Web pages may also make use of Common Gateway Interface calls. CGI provides a way for HTML scripts to exchange information with other applications running on the server system. These most commonly are database applications accessed by HTML forms; however, the Web page may contain server-side html logic, which causes the server itself to take different actions depending on what has come before. A Web page form may ask the user to specify whether or not his browser can support frames, for instance. If the user says it does not, the server will then present a non-framed version of the Web page to the user at his workstation. The Web server software is responsible for processing server-side HTML logic.
In each of these cases, MIME data types are at work. HTML itself is a MIME text type, as are the common image, audio, and video formats for Web page multimedia content. Even application and private data types must be encoded properly to protect against transmission errors, and MIME defines appropriate encoding schemes for this purpose.
Many servers and browsers come pre-configured to recognize the standard MIME data types. Some standard types, and all private types, must be defined to the server and browser software before they can be correctly processed.
To configure a MIME data type in the Netscape Navigator browser (version 3.01), for instance, select options, general preferences and helpers from the menu tree. Figure 16.1 shows how the helpers screen allows you to create associations between MIME types, file extensions, and the actions to be taken when such a data object is received.

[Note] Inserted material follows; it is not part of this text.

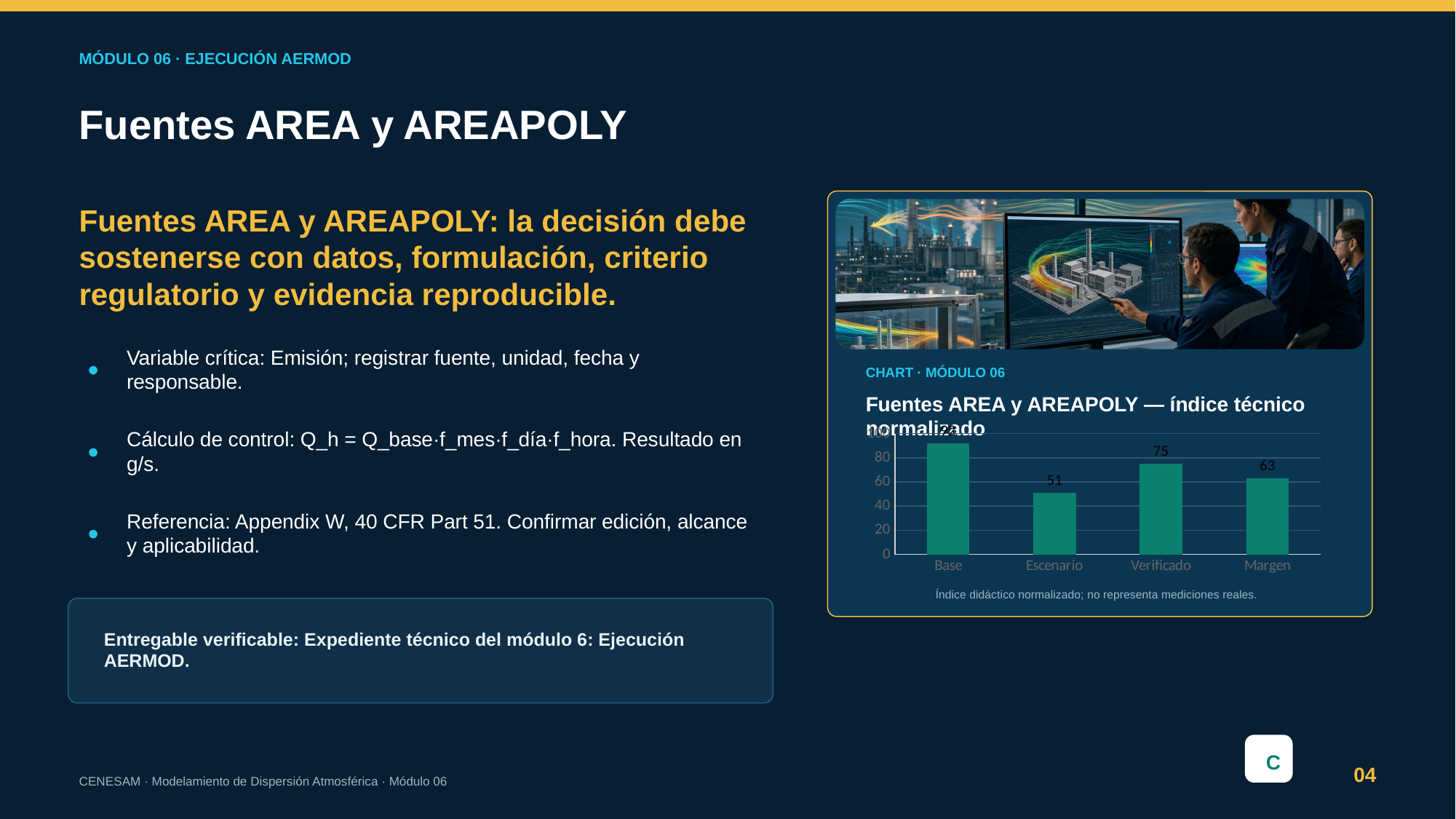
How many categories are shown on the x axis? 4 Which category has the highest value? Base What is the value for Margen? 63 What is the difference between the values for Verificado and Escenario? 24 What is the value for Verificado? 75 Which is larger, the value for Margen or the value for Escenario? Margen What is the value for Escenario? 51 What is the title of the chart? Fuentes AREA y AREAPOLY — índice técnico normalizado What is the difference between the values for Verificado and Margen? 12 Is the value for Base greater or less than 80? greater Which category has the lowest value? Escenario What kind of chart is shown? Bar chart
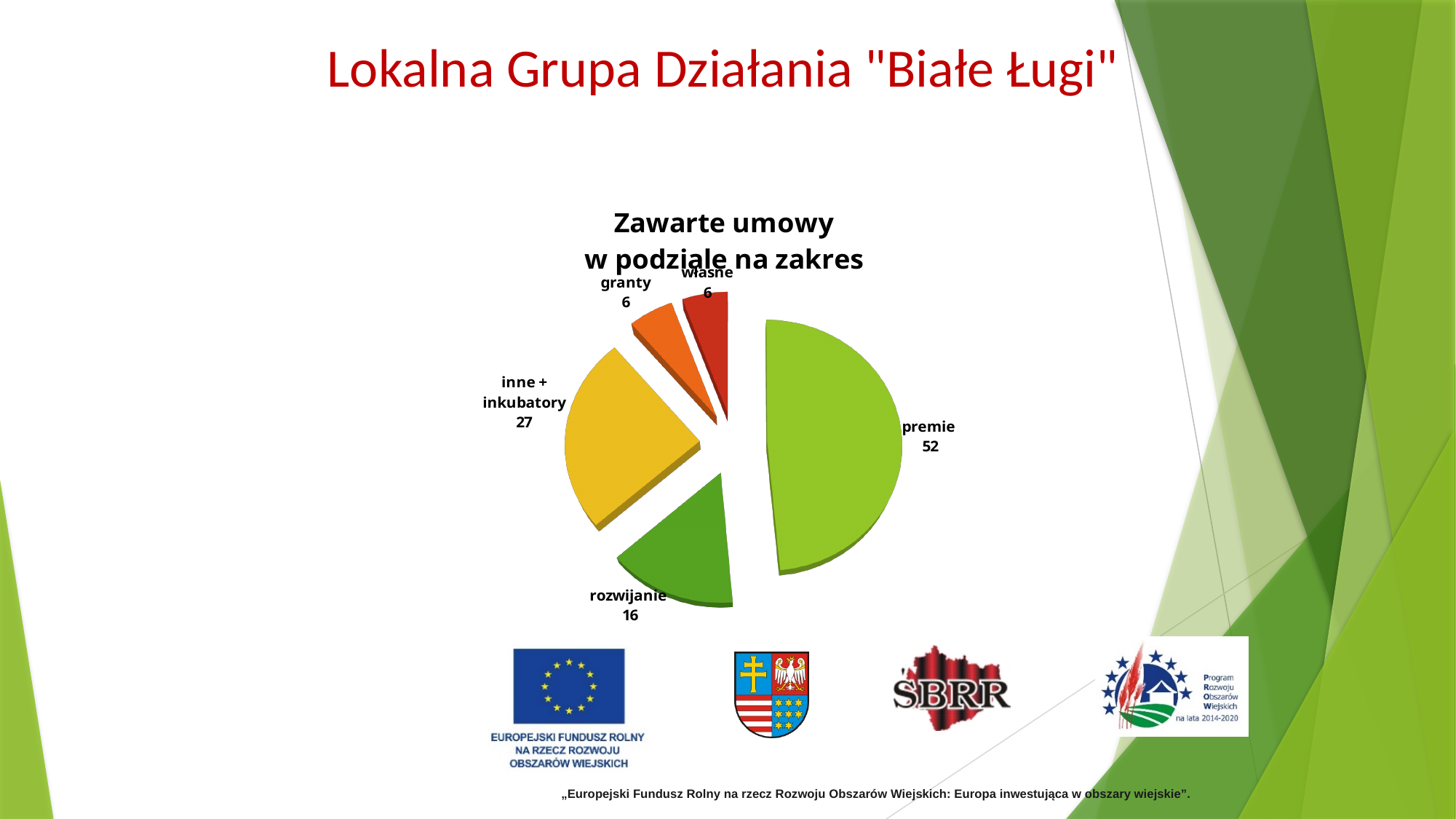
Which category has the largest slice? premie What is the difference between premie and inne + inkubatory? 25 What is the value for premie? 52 What is the value for inne + inkubatory? 27 What is the title of the chart? Zawarte umowy w podziale na zakres What is the value for rozwijanie? 16 Which is larger, rozwijanie or inne + inkubatory? inne + inkubatory What is the total of all slices in the pie chart? 107 What kind of chart is shown on the slide? pie chart How many slices does the pie chart have? 5 Which categories have the smallest value? granty and własne What is the value for granty? 6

Each Web server has its own way of configuring MIME types. Typically, this is done by means of a configuration file read when the server process is created. The Apache Web server, included on the CD-ROM for this book, looks for its configuration files in /usr/local/httpd/conf unless told that the configuration files are located elsewhere. The basic server configuration file httpd.conf and the server resource map srm.conf tell the server which MIME data types are legal and how to process the various data contents. For more information, see the Apache documentation on the CD-ROM or online at http://www.apache.org/docs/.
In this chapter we've taken a brief look at the data format standards that allow diverse hardware and software platforms to exchange data across the Internet and the Web. Understanding how the MIME standard was established, what data formats it covers, and how it is used by Web pages and Web servers can help you correctly configure e-mail and browser software for yourself and your system's users.
An extensible Internet standard, MIME is a fundamental enabling technology for Internet e-mail, the World Wide Web, and most networked multimedia applications.